Barry Callebaut has amended and extended its revolving credit facility. For the first time in Switzerland, the applicable credit margin is linked to the sustainability performance of Barry Callebaut, reported by Sustainalytics.
The most recent Sustainalytics performance of Barry Callebaut increased from 67 to 72. This score makes Barry Callebaut an ‘outperformer’ in its industry sector. ING is the Sustainability Coordinator of the facility, as part of a syndicate of 13 banks.
Victor Balli, CFO of Barry Callebaut, said: “I am pleased to be able to increase and extend our revolving credit facility with our core banks, which is proof of our excellent long-standing relationship. Following the announcement of our ambitious sustainability strategy ‘Forever Chocolate’ last November, I am proud that we are one of the pioneers in the green loan area. Linking the interest rate to our sustainability performance makes perfect business sense for us and the financial industry”.

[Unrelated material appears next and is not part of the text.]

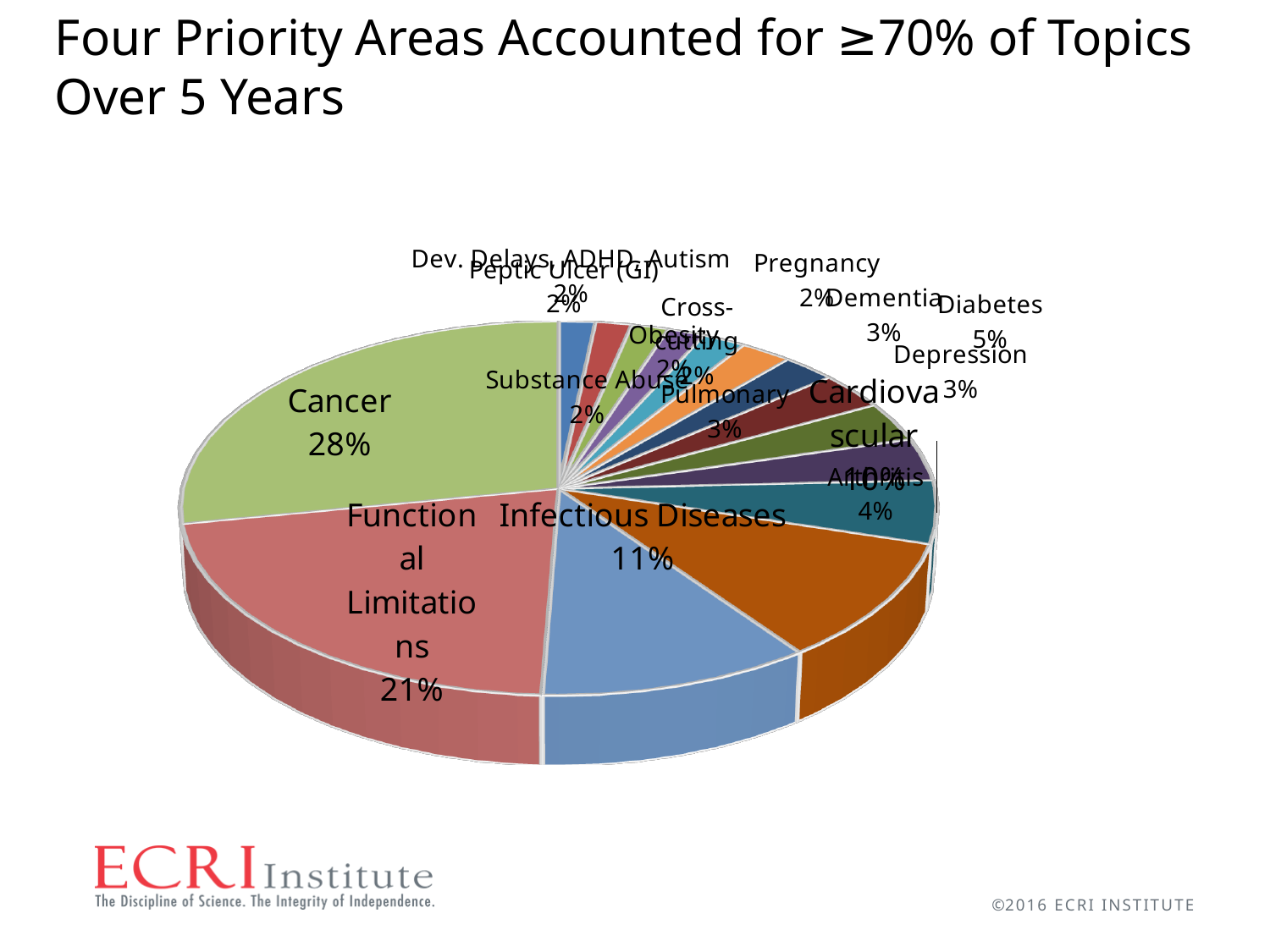
What percentage is shown for Cardiovascular? 10% What percentage is shown for Dementia? 3% Which category has the largest slice of the pie? Cancer What percentage is shown for Pregnancy? 2% What is the title of the slide containing the chart? Four Priority Areas Accounted for ≥70% of Topics Over 5 Years What percentage is shown for Diabetes? 5% What share of topics does the Cancer slice represent? 28% What kind of chart is shown on the slide? pie chart What percentage is shown for Functional Limitations? 21% What percentage is shown for Infectious Diseases? 11% What is the difference in percentage points between Cancer and Functional Limitations? 7 percentage points Which is larger, the share for Infectious Diseases or the share for Cardiovascular? Infectious Diseases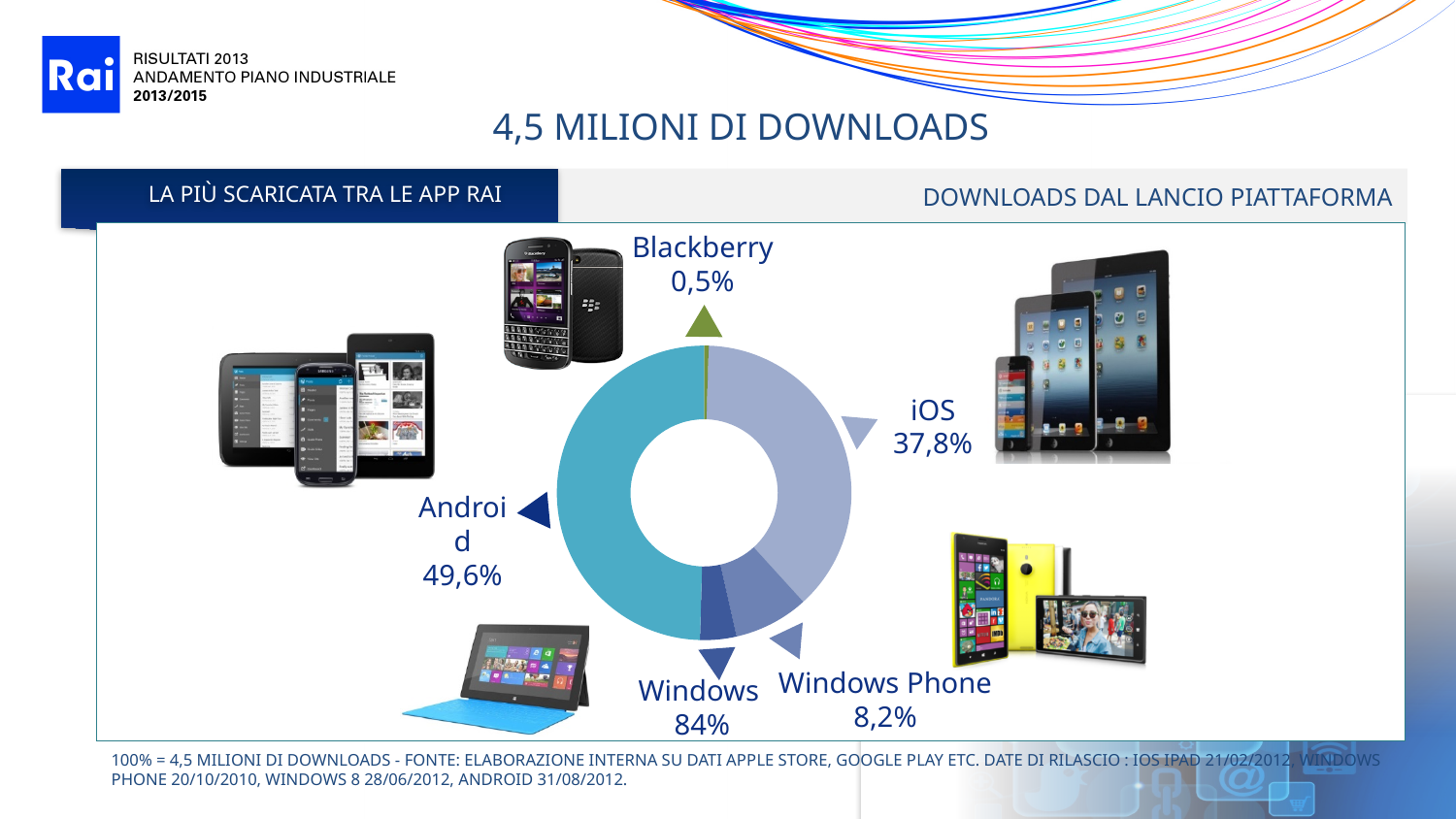
According to the footnote, what total does 100% of the chart represent? 4,5 milioni di downloads What is the share shown for Windows Phone in the chart? 8,2% What percentage of downloads is attributed to Android in the chart? 49,6% Which has a larger share of downloads, Android or iOS? Android What percentage is shown for Blackberry in the chart? 0,5% What type of chart is used to show the download shares by platform? Donut (pie) chart By how many percentage points does the Android share exceed the iOS share? 11,8 By how many percentage points does the iOS share exceed the Windows Phone share? 29,6 Which platform has the smallest share of downloads in the chart? Blackberry What share of downloads does iOS account for in the donut chart? 37,8% How many platforms are shown as segments in the chart? 5 Which has a larger share of downloads, iOS or Windows Phone? iOS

Léon Wijnands, Global Head ING Sustainability: “ING supports clients who are a step ahead in sustainability. We congratulate Barry Callebaut with this financing, which underpins the sustainability ambitions of ‘Forever Chocolate.’”
In November 2016 Barry Callebaut launched its Forever Chocolate sustainability programme, targeting 100 per cent sustainable chocolate by 2025.
In order to make sustainable chocolate the norm, Forever Chocolate includes four targets that the company expects to achieve by 2025 and that address the biggest sustainability challenges in the chocolate supply chain: child labour, farmer poverty, its carbon and forest footprint and sustainable sourcing.
The credit facility amount increased from €600 million to €750 million, further strengthening the group’s liquidity profile. The tenor is extended by three years to 2022, matching the group’s maturity profile.